=== Short exercise ===
Count the lines in the listing below that contain the string "gray", treating uppercase and lowercase as different. Reply with the number alone.

=== Dataset extract ===
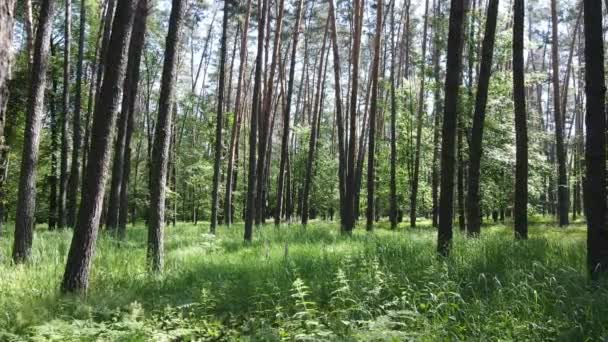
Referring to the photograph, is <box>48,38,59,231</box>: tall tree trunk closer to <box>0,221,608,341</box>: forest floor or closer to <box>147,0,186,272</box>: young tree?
<box>0,221,608,341</box>: forest floor

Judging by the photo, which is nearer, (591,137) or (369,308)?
(369,308)

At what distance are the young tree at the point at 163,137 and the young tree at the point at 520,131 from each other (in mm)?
7471

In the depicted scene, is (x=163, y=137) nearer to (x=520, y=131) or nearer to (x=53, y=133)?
(x=520, y=131)

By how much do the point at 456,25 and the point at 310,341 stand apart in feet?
19.2

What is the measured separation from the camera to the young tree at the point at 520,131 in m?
9.52

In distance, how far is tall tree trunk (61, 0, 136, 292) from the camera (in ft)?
17.4

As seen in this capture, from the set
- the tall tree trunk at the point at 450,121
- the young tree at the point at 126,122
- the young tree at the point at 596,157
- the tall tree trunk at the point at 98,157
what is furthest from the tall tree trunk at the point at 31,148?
the young tree at the point at 596,157

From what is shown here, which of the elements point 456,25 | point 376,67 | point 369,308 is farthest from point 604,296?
point 376,67

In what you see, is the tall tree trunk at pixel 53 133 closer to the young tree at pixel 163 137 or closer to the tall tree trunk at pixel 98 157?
the young tree at pixel 163 137

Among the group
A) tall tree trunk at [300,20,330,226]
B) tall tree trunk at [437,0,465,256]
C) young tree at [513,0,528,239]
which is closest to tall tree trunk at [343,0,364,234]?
tall tree trunk at [300,20,330,226]

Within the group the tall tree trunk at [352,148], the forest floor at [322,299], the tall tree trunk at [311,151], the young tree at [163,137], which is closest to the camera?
the forest floor at [322,299]

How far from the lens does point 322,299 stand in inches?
210

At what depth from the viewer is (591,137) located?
212 inches

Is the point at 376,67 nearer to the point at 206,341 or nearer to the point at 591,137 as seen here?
the point at 591,137
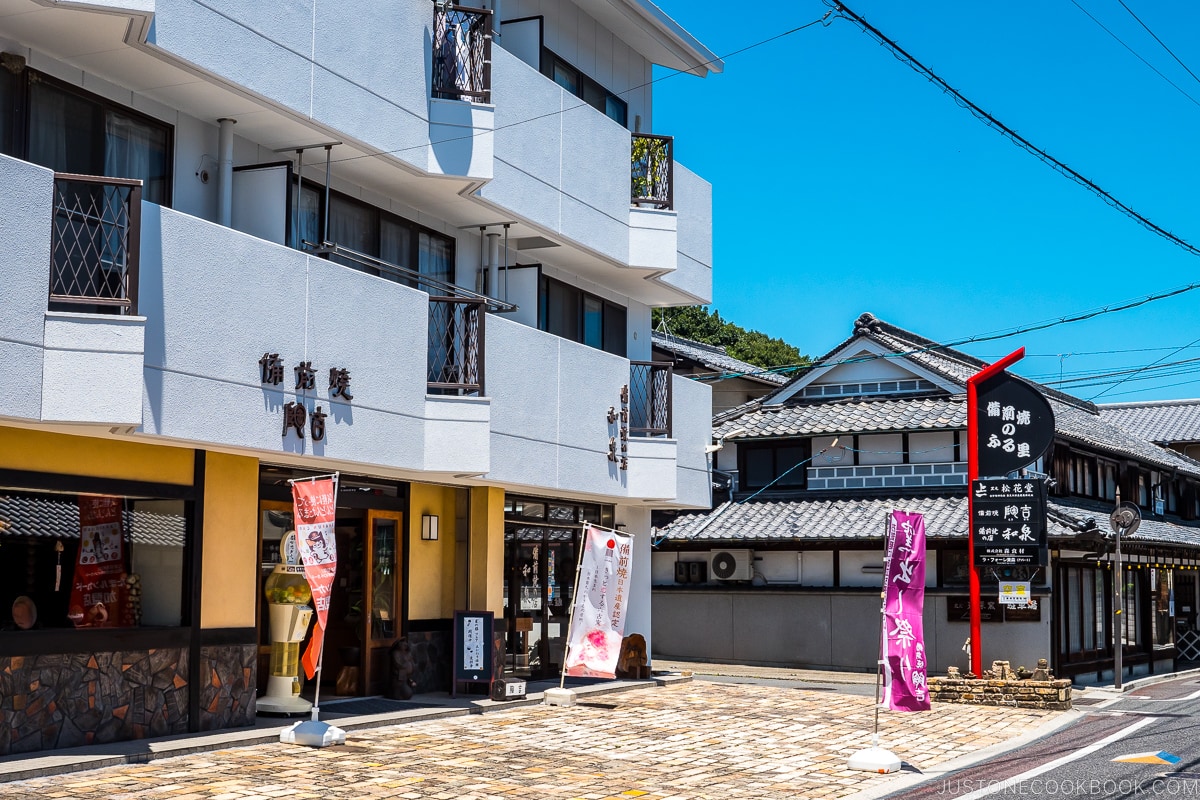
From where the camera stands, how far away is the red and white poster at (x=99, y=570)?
41.3ft

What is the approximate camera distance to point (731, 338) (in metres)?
64.2

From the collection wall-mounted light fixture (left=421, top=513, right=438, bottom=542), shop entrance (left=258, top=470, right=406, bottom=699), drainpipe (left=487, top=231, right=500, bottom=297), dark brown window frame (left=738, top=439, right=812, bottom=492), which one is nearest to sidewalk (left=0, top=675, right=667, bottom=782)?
shop entrance (left=258, top=470, right=406, bottom=699)

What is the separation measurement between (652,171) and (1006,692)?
35.2 feet

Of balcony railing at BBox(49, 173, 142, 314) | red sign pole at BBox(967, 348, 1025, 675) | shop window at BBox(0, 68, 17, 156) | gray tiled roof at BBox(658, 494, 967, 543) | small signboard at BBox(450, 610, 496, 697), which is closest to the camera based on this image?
balcony railing at BBox(49, 173, 142, 314)

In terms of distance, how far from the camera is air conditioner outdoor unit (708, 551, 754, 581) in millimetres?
29953

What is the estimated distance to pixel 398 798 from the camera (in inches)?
425

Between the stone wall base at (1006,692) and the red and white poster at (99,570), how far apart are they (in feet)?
45.8

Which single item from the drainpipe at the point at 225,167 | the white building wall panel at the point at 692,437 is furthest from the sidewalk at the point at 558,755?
the drainpipe at the point at 225,167

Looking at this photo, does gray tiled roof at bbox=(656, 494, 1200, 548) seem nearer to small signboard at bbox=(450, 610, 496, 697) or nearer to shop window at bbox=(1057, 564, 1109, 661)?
shop window at bbox=(1057, 564, 1109, 661)

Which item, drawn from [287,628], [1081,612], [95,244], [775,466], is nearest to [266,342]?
[95,244]

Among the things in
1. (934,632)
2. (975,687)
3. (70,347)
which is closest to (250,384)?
(70,347)

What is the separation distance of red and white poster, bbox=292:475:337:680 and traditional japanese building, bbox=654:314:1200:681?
16.4m

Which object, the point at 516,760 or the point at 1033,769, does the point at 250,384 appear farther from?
the point at 1033,769

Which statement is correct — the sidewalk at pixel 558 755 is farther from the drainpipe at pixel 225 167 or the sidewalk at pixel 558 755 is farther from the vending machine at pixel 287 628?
the drainpipe at pixel 225 167
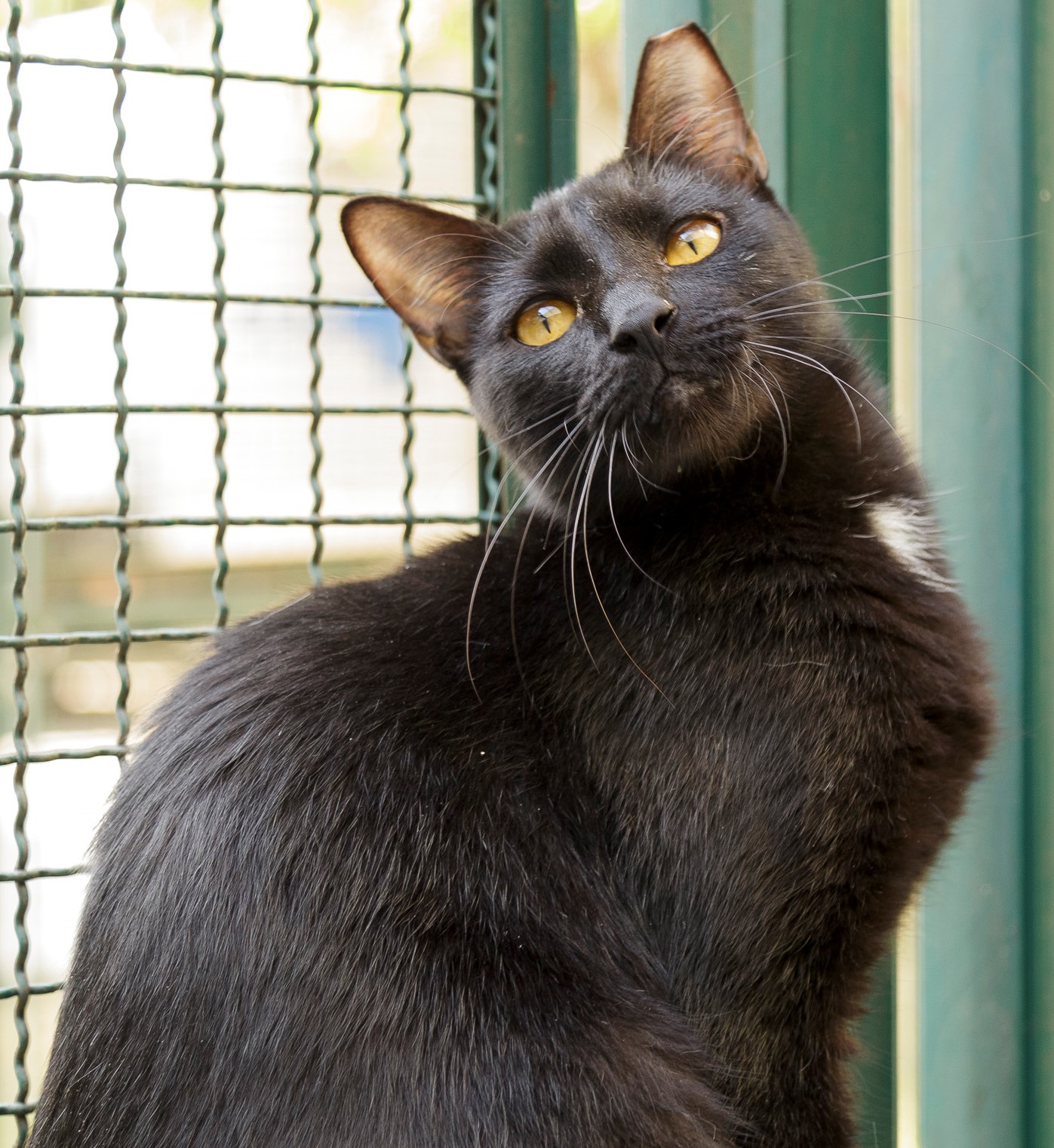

=== Answer for the task ===
2